• **WHAT YOU NEED TO DO**
Rewrite only the rows from the line containing "As shown here, is" through the line containing "2.95 metres", both lines included. Keep every line unchanged except the answers, where each coordinate and distance value is offset by adding 16.

---+---

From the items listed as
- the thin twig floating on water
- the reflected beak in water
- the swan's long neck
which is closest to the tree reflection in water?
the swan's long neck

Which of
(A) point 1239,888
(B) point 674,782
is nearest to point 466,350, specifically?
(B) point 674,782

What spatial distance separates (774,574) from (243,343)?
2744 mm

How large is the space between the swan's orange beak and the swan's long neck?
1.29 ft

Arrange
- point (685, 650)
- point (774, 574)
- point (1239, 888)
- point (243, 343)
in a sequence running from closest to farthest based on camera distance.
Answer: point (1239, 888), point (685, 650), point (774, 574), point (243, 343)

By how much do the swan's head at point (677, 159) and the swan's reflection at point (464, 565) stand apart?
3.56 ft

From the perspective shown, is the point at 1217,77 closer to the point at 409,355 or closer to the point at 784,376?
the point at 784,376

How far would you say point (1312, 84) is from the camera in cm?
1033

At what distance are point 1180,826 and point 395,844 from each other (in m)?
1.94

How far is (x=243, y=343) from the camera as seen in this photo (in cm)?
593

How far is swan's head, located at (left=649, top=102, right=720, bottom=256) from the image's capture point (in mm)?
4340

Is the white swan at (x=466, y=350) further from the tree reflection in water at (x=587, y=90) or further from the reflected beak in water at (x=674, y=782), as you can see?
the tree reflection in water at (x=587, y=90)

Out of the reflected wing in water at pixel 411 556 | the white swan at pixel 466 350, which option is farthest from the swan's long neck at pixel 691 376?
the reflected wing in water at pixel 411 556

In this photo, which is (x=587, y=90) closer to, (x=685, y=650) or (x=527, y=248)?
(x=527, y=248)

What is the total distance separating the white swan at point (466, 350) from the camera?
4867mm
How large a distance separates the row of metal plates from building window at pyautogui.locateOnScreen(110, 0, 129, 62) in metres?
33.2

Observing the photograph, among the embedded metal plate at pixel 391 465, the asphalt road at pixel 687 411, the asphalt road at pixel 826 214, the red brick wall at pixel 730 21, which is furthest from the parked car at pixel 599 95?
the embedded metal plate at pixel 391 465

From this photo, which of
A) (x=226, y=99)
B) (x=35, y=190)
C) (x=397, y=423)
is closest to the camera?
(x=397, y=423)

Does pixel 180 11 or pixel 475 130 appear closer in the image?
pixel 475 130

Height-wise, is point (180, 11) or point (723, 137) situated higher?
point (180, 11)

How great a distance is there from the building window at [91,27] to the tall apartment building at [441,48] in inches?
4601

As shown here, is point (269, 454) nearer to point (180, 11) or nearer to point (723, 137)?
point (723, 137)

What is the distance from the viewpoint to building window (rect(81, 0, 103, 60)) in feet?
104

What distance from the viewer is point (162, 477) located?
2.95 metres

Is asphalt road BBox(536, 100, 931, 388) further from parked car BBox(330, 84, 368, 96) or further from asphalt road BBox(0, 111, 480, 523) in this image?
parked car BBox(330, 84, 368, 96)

---+---

• **RESULT BELOW**
As shown here, is point (269, 454) nearer to point (180, 11) or nearer to point (723, 137)?
point (739, 153)

What is the distance from the viewpoint to building window (rect(81, 0, 103, 60)) in feet?
120

What distance from the viewer is point (162, 477) located?
18.95 metres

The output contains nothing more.